How do RED III and the EUDR affect the palm oil market? +
The EU is tightening palm oil use through two regulatory packages. RED III (Renewable Energy Directive III) gradually removes palm oil from EU biofuel-renewable accounting because of ILUC risk, or indirect land use change that may involve deforestation. This directly reduces EU demand for palm oil biodiesel. The EUDR (EU Deforestation Regulation) requires geolocation traceability and deforestation-free proof for every palm oil cargo entering the EU market. Suppliers must show that the producing plantation was not established as a result of deforestation. Both rules increase the premium for certified sustainable palm oil (RSPO — Roundtable on Sustainable Palm Oil) and may affect the relative role of other vegetable oils, such as rapeseed and sunflower oil, in the EU market.
Why is palm oil the world’s most consumed vegetable oil by volume? +
Global palm oil production is about ~80 Mt a year, ahead of soybean oil (~60 Mt), rapeseed oil (~30 Mt) and sunflower oil (~22 Mt). The main reason is yield per hectare: oil palm produces about ~3.5–4 tonnes of oil per hectare, several times more than most other vegetable oils, such as sunflower at ~0.7 t/ha and soybean at ~0.4 t/ha. That makes palm oil the cheapest large-scale vegetable oil to produce. It explains its role in Asian and African cooking-oil consumption, which accounts for about ~70% of use, as well as in the global processed-food industry, including margarine, biscuits, chocolate and instant noodles, and in soap and detergent production through oleochemicals and fatty acids. Global palm oil use statistics are tracked by Oil World and USDA WASDE Oilseeds.

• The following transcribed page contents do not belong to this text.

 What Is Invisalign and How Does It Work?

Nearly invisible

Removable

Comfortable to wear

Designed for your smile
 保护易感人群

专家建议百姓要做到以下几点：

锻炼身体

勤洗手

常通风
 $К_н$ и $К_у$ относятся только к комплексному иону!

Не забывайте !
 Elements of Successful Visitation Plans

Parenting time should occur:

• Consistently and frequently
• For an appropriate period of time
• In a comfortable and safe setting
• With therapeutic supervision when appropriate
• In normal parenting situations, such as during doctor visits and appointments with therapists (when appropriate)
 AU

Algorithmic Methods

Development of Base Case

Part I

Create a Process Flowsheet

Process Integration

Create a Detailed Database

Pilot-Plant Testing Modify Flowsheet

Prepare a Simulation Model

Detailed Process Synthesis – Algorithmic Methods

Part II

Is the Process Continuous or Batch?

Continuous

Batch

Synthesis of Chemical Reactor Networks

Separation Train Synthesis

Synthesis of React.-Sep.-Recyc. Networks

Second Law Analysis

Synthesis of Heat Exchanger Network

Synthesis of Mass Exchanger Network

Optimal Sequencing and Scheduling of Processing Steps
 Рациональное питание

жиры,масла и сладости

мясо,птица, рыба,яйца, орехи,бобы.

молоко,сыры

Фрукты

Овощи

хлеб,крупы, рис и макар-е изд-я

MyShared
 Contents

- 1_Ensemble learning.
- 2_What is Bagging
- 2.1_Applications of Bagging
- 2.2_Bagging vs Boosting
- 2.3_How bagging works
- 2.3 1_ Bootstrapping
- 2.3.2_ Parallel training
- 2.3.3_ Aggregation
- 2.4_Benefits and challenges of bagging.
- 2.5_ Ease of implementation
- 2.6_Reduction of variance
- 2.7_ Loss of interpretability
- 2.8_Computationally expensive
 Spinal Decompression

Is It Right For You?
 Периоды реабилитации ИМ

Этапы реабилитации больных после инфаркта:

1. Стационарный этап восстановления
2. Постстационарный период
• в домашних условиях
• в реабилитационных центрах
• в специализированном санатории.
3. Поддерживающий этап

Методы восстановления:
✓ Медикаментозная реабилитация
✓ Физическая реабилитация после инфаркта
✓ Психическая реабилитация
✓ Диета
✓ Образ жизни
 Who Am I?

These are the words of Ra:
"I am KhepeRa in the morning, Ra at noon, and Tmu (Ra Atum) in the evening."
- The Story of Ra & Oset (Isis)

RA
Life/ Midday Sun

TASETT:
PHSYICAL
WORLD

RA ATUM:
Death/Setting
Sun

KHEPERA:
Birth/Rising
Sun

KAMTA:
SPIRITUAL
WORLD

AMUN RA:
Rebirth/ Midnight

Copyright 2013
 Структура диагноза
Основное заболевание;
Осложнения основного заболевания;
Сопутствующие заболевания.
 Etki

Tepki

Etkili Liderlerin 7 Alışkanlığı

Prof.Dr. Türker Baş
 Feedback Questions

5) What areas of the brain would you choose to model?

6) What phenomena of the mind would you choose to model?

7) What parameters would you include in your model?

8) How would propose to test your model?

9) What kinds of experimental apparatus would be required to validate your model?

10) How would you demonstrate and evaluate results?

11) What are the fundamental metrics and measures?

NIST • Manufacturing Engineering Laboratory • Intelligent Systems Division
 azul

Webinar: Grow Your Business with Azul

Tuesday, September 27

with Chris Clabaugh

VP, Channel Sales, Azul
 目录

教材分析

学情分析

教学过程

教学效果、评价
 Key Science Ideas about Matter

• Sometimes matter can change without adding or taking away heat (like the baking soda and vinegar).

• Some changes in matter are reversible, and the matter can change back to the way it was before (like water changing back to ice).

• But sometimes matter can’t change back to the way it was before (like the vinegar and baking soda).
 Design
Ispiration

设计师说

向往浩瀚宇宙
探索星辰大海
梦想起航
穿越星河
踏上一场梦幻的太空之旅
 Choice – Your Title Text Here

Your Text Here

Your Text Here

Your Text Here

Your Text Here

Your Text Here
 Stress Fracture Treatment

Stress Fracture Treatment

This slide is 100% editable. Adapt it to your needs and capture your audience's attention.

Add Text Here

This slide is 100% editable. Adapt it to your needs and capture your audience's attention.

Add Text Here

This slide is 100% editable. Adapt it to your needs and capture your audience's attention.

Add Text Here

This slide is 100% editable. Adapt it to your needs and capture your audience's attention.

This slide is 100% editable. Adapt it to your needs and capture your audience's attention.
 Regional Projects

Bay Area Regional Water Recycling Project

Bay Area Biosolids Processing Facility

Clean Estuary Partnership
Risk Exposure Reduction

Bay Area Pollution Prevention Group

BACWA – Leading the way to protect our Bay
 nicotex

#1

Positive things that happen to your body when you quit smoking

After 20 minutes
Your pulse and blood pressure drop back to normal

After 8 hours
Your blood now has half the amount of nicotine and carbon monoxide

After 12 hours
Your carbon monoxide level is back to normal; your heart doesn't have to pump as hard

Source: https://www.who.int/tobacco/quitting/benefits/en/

Who are the largest palm oil importers? +
The two largest importers are India, at about ~8 million tonnes a year, and China, at about ~7 Mt. Together they absorb a large share of global palm oil exports. India uses palm oil for much of its domestic cooking-oil consumption and as an input for processed foods. Its monthly import data are published by the Solvent Extractors' Association of India (SEA). China’s demand is concentrated in processed foods and oleochemicals. Other major buyers include the EU (~4 Mt, mainly food industry and declining biofuel use), Pakistan (~3 Mt), Bangladesh and a range of African countries. India’s import-duty level and shifts in Chinese demand are among the main short-term drivers of FCPO prices. Tariff changes in India or updated Chinese import estimates are quickly reflected in the market.
How can a European retail investor access the palm oil market? +
There are three main routes for a European retail investor. First, a palm oil CFD that directly tracks the Bursa Malaysia FCPO price, listed on some platforms under the PALM or FCPO ticker. This is a leveraged product that can be traded long or short. Second, plantation-owner shares, including Malaysia’s Sime Darby Plantation (SDPL.KL) and IOI Corporation (IOI.KL), and Singapore-listed Wilmar International (F34.SI) and Golden Agri-Resources (E5H.SI). Third, broader agricultural ETFs such as DBA and MOO, which provide diversified vegetable-oil and agribusiness exposure. Tax treatment varies by jurisdiction; consult a local tax adviser.